TO DO
A - From the Conversion Toolkit page below, copy out the passage starting with "- Ctab Stext" and going on through "(data, multiple structures)".
B - Answer these questions using the Conversion Toolkit page below:
(i) Which company published the widely used chemical table file formats?
(ii) Which three languages does the toolkit aim to support conversion to and from?
(iii) What other name is given for the molfile format?

MUG '04 -- 24 - 27 Feb, 2004
Conversion Toolkit
Michael A. Kappler
Daylight, CIS
ABSTRACT
The Conversion Toolkit is aimed at facilitating migration of data into and out of Daylight software. The following describes the project goals, requirements, approach, design, issues, and current status of this new product.
Goals
- Facilitate migration to DayCart®. Mitigate architectural barriers by supporting third party data.
- Promote integration of Daylight Toolkits. The ability to handle third party data would give customers the opportunity to use our tools in other environments.
- Support creation of Daylight databases. Offer more content in Daylight native form.
The aim is to support structural information, data, queries, and reactions to and from SMILES, SMARTS, and SMIRKS languages.
Requirements
- Convert popular chemical information file formats to Daylight native form.
- Generate these popular formats from Daylight native form.
- Preserve information to the maximum extent possible.
Widely used file formats for structures, reactions, and data in the chemical information software industry have been published[1] by Molecular Design Limited (MDL), known as the chemical table file (CTfile) Formats.[2] There are an estimated two dozen file formats and another dozen or so in the making. The current position regarding various formats are catagorized as follows:
Group I: "must-have", supported in first release
MDL CTfile Formats[2] (input sketcher, storage)
- Ctab (structure)
- Ctab Atom List (query)
- Ctab Stext (data)
- Ctab Properties (query)
- Ctab Properties (Rgroup)
- Ctab Properties (Sgroup)
- Ctab Properties (3D)
- Ctab Enhancements (atom types, large numbers, data)
- molfile (one structure, a.k.a. V2000)
- RGfile (Rgroup query)
- SDfile (data, multiple structures)
- rxnfile (one reaction)
- SDfile (data, multiple reactions)
- XDfile (XML)
- extended molfile (structure, a.k.a. V3000 and mol3)
- extended Ctab Properties (query)

EXTRACTED DATA
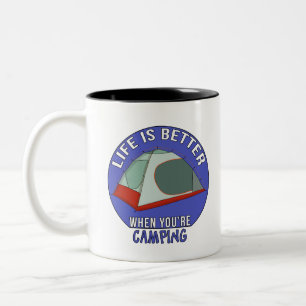 Life is Better When You're Camping Two-Tone Coffee Mug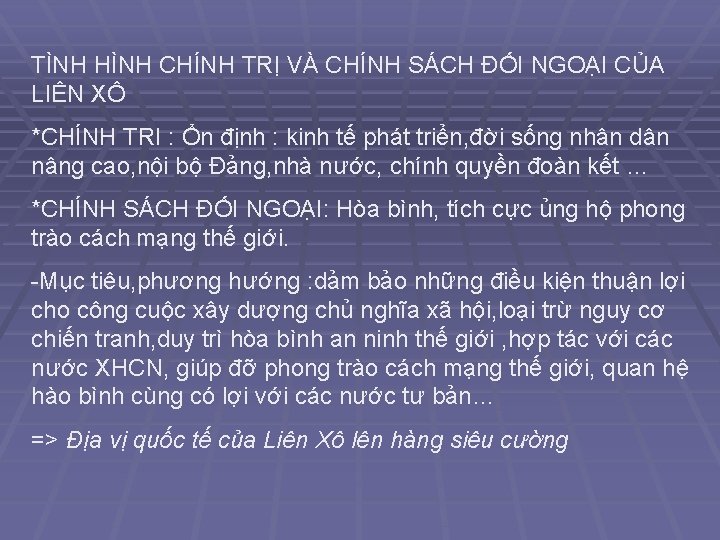 TÌNH HÌNH CHÍNH TRỊ VÀ CHÍNH SÁCH ĐỐI NGOẠI CỦA LIÊN XÔ *CHÍNH TRI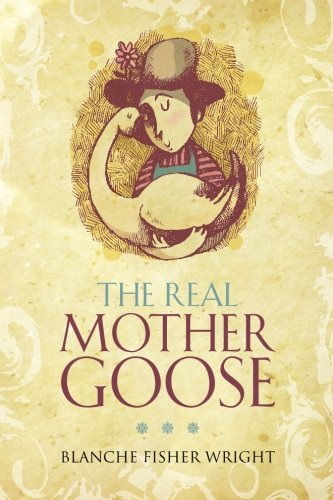 Stock image for The Real Mother Goose for sale by Discover Books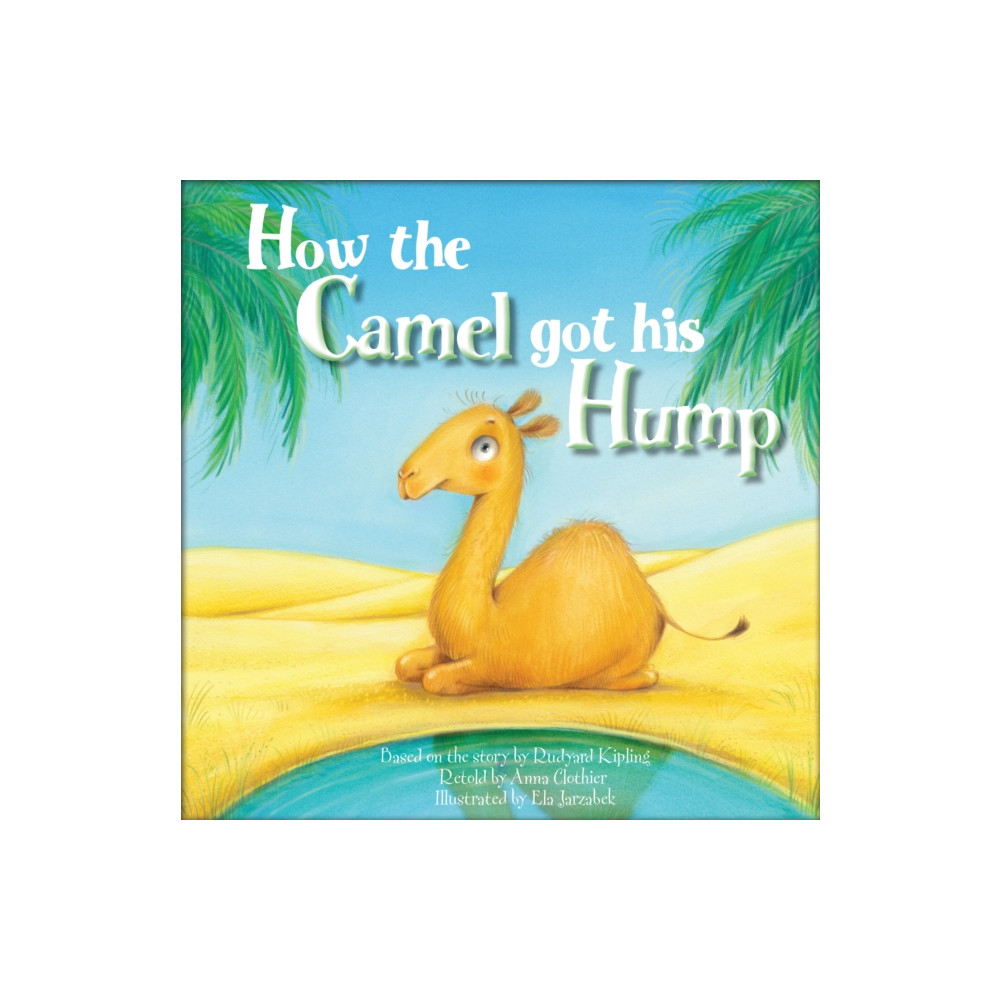 Produktbild för How the Camel Got His Hump (häftad, eng)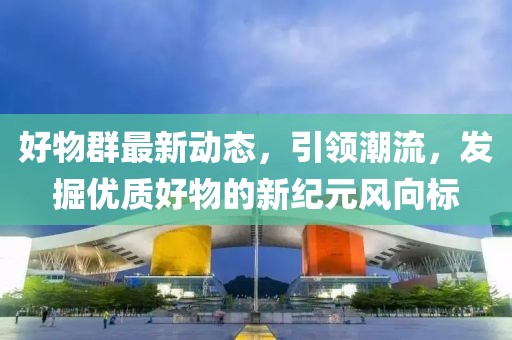 好物群最新动态，引领潮流，发掘优质好物的新纪元风向标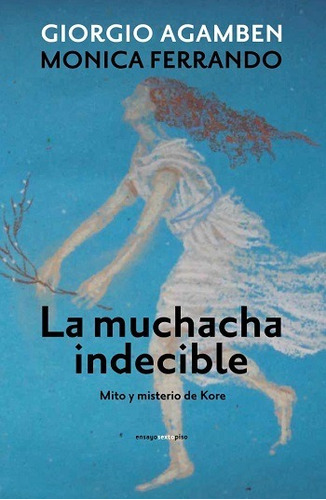 La Muchacha Indecible - Giorgio Agamben, Monica Ferrando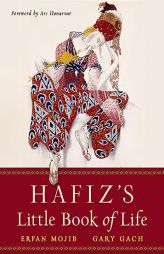 Hafiz's Little Book of Life by Hafiz Paperback Book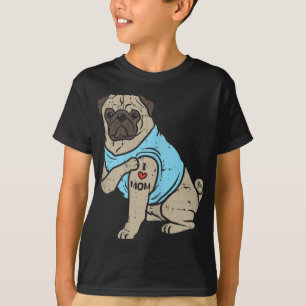 Pug I Love Mum Cute Animal Pet Dog Lover Owner Wom T-Shirt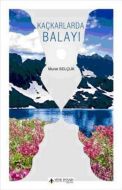Kaçkarlarda Balayı                                                                                                                                                                                                                                             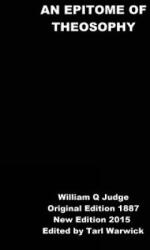 An Epitome of Theosophy - William Q Judge, Tarl Warwick (ISBN: 9781508891178)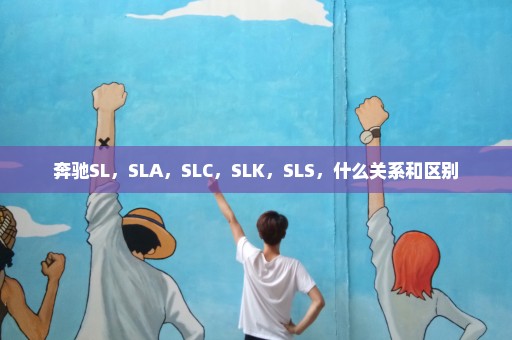 奔驰SL，SLA，SLC，SLK，SLS，什么关系和区别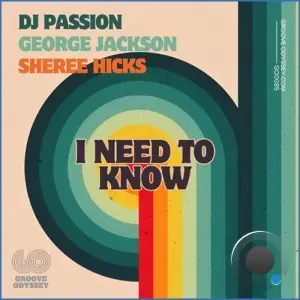 DJ Passion x George Jackson x Sheree Hicks - I Need To Know (2026)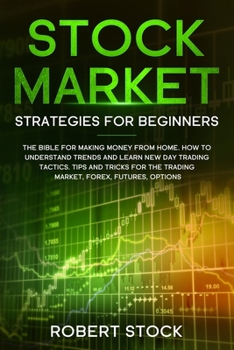 Paperback Stock Market Strategies For Beginners: The Bible For Making Money From Home. How To Understand Trends And Learn New Day Trading Tactics. Tips And Tric Book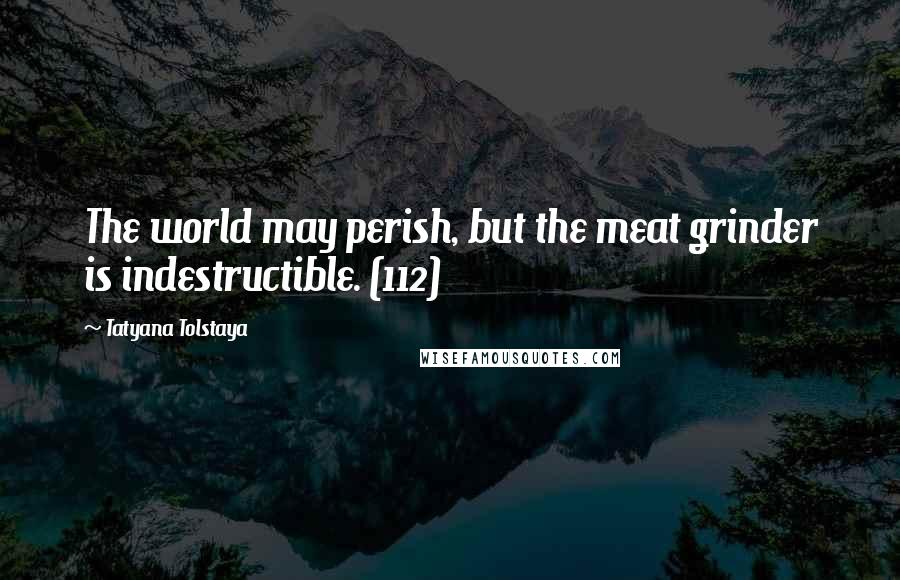 Tatyana Tolstaya Quotes: The world may perish, but the meat grinder is indestructible. (112)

TASK-BY-TASK ANSWERS
A -
- Ctab Stext (data)
- Ctab Properties (query)
- Ctab Properties (Rgroup)
- Ctab Properties (Sgroup)
- Ctab Properties (3D)
- Ctab Enhancements (atom types, large numbers, data)
- molfile (one structure, a.k.a. V2000)
- RGfile (Rgroup query)
- SDfile (data, multiple structures)

B -
(i) Molecular Design Limited (MDL)
(ii) SMILES, SMARTS, and SMIRKS
(iii) V2000